● **Aim of the task**:
Only the lines from the start of the data through the one containing "scientific name: Sus scrofa" belong in your answer; return them exactly.

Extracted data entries
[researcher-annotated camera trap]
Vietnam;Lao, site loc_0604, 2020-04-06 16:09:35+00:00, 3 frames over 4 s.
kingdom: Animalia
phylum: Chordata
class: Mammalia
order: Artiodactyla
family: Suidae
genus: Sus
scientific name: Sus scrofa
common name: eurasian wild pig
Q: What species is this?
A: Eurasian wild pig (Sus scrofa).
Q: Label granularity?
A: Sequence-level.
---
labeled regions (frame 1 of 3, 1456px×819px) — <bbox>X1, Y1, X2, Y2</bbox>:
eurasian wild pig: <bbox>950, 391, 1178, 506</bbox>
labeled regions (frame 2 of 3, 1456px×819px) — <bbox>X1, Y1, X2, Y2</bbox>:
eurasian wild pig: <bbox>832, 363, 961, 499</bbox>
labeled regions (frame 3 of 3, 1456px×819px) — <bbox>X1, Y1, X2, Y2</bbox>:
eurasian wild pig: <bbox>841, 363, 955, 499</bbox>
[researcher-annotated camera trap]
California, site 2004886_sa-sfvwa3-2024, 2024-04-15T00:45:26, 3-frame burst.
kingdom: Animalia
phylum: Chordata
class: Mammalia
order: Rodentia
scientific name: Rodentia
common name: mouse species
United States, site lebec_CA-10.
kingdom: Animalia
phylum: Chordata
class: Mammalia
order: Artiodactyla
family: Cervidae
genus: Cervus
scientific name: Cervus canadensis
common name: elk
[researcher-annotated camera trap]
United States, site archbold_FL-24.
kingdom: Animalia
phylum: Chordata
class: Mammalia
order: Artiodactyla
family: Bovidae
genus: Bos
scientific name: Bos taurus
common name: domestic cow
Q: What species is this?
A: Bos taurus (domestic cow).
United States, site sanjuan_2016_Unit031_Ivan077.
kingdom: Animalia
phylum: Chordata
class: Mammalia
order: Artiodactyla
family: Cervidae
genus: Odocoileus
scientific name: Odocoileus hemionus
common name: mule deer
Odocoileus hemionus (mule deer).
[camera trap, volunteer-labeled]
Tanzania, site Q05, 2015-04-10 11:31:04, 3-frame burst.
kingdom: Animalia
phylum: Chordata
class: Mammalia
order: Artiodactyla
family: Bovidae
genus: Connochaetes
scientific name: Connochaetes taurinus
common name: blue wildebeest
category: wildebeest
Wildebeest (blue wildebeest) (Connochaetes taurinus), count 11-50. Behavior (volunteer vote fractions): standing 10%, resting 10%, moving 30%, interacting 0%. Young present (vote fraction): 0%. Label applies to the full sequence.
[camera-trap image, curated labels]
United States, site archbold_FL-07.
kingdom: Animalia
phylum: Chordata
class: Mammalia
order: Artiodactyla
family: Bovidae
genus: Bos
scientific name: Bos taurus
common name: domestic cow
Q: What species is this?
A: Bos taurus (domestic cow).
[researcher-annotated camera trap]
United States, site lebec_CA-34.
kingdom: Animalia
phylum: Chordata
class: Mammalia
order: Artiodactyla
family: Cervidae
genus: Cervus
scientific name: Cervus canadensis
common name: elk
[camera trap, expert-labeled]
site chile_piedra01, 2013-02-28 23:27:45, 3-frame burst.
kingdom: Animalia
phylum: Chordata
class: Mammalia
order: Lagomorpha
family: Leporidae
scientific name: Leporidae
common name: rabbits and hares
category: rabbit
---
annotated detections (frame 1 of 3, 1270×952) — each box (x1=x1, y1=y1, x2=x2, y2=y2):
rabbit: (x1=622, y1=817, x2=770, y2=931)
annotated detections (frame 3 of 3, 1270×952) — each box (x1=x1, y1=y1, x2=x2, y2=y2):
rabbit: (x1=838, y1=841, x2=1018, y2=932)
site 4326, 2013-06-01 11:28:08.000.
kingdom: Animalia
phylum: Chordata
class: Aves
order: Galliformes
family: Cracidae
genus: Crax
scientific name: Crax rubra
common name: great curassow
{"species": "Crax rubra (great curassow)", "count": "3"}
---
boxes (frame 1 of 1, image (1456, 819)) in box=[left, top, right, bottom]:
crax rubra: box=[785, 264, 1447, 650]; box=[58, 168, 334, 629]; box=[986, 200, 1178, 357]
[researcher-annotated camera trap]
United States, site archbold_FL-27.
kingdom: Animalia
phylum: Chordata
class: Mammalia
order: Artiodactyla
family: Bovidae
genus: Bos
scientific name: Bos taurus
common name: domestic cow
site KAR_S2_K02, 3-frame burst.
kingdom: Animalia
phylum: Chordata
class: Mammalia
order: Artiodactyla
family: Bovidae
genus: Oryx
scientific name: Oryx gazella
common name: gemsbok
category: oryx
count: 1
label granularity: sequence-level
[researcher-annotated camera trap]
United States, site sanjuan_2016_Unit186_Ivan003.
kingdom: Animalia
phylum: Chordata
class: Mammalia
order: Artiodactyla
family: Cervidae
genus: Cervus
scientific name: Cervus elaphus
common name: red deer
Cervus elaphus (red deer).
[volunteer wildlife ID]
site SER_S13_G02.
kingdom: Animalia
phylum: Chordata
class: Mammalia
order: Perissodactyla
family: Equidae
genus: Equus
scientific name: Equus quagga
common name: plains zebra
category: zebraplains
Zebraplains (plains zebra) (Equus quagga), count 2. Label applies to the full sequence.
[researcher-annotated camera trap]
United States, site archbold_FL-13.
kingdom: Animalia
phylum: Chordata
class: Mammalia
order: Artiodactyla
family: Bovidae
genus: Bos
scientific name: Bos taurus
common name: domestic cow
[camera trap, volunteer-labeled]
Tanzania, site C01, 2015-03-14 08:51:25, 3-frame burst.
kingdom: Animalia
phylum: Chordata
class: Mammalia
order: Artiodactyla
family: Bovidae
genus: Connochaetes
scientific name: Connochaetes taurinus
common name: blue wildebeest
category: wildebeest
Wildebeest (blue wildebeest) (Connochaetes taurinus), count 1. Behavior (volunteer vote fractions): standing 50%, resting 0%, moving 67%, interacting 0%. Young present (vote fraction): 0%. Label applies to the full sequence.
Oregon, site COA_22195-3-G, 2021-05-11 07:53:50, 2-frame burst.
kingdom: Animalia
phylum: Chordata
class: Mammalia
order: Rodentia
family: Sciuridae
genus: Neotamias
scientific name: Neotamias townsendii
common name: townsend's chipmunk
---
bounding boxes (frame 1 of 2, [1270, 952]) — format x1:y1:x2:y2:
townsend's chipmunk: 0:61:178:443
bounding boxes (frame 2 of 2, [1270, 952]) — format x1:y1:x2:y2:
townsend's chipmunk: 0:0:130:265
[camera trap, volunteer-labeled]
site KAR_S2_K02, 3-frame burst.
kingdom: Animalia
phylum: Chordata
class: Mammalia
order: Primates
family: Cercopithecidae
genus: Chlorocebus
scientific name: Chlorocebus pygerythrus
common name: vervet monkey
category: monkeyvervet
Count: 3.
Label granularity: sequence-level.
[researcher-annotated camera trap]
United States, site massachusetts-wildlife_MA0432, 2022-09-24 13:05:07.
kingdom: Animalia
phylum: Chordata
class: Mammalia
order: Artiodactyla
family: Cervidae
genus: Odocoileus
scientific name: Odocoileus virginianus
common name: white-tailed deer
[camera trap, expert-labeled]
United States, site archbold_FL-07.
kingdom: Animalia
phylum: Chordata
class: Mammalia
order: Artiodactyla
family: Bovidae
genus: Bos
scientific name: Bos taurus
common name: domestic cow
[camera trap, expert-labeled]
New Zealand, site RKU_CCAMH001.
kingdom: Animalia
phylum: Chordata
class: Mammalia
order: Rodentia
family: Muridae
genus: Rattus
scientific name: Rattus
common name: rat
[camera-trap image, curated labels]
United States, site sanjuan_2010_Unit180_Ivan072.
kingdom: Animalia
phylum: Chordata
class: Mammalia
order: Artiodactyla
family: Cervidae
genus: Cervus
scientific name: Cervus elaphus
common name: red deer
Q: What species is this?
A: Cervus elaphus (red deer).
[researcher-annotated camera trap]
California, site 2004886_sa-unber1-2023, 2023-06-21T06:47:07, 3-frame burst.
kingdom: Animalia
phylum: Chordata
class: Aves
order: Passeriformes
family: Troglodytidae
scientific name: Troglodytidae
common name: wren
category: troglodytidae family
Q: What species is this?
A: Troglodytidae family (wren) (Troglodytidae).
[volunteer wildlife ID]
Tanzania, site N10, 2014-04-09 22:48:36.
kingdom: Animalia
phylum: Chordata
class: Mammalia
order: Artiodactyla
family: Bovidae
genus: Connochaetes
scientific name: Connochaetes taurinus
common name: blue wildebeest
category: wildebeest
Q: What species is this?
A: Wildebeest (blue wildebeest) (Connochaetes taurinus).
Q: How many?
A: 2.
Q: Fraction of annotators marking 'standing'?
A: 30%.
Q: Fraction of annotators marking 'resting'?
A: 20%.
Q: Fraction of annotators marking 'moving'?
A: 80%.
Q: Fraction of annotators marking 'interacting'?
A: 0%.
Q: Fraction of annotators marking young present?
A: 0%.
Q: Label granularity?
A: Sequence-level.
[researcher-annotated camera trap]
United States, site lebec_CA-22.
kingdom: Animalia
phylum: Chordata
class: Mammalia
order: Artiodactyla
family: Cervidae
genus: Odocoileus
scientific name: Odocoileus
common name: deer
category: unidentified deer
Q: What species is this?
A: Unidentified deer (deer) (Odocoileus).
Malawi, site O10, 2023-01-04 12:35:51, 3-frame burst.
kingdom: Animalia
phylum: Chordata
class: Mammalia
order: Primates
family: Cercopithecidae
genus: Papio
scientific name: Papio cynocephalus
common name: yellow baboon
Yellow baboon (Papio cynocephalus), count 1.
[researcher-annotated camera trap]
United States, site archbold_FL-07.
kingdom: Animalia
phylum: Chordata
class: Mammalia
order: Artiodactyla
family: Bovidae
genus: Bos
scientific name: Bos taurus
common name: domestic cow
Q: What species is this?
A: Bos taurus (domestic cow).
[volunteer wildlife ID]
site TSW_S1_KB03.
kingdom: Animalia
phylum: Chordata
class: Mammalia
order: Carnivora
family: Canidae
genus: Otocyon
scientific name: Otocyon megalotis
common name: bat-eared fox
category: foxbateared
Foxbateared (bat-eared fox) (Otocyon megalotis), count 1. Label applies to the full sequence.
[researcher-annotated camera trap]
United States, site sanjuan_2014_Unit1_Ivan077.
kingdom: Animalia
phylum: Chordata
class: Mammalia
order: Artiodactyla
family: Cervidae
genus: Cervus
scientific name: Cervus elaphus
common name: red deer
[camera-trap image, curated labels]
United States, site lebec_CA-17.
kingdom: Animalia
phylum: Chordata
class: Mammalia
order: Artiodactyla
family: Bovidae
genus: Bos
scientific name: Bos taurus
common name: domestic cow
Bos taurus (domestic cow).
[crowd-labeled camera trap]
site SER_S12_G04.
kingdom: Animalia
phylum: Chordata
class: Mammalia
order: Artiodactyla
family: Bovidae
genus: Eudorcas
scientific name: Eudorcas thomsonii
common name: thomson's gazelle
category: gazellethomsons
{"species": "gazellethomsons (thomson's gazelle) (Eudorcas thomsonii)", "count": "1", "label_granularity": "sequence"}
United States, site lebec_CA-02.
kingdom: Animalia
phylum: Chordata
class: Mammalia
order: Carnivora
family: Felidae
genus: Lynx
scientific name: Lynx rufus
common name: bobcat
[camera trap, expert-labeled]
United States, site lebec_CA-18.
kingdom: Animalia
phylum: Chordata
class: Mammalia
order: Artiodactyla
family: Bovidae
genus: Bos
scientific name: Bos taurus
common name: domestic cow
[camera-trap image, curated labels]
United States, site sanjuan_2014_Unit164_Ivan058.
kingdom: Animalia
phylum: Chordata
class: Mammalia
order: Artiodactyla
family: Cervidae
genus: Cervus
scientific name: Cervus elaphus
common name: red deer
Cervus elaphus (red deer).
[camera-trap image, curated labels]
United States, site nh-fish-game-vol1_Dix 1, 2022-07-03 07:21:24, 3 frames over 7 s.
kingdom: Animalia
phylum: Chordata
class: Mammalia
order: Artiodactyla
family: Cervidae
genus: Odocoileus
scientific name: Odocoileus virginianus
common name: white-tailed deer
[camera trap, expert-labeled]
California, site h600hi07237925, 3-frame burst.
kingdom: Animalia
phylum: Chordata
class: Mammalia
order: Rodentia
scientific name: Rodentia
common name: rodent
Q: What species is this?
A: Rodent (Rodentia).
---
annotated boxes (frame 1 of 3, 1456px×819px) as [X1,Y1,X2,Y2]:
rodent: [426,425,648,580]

● **Response**:
[researcher-annotated camera trap]
Vietnam;Lao, site loc_0604, 2020-04-06 16:09:35+00:00, 3 frames over 4 s.
kingdom: Animalia
phylum: Chordata
class: Mammalia
order: Artiodactyla
family: Suidae
genus: Sus
scientific name: Sus scrofa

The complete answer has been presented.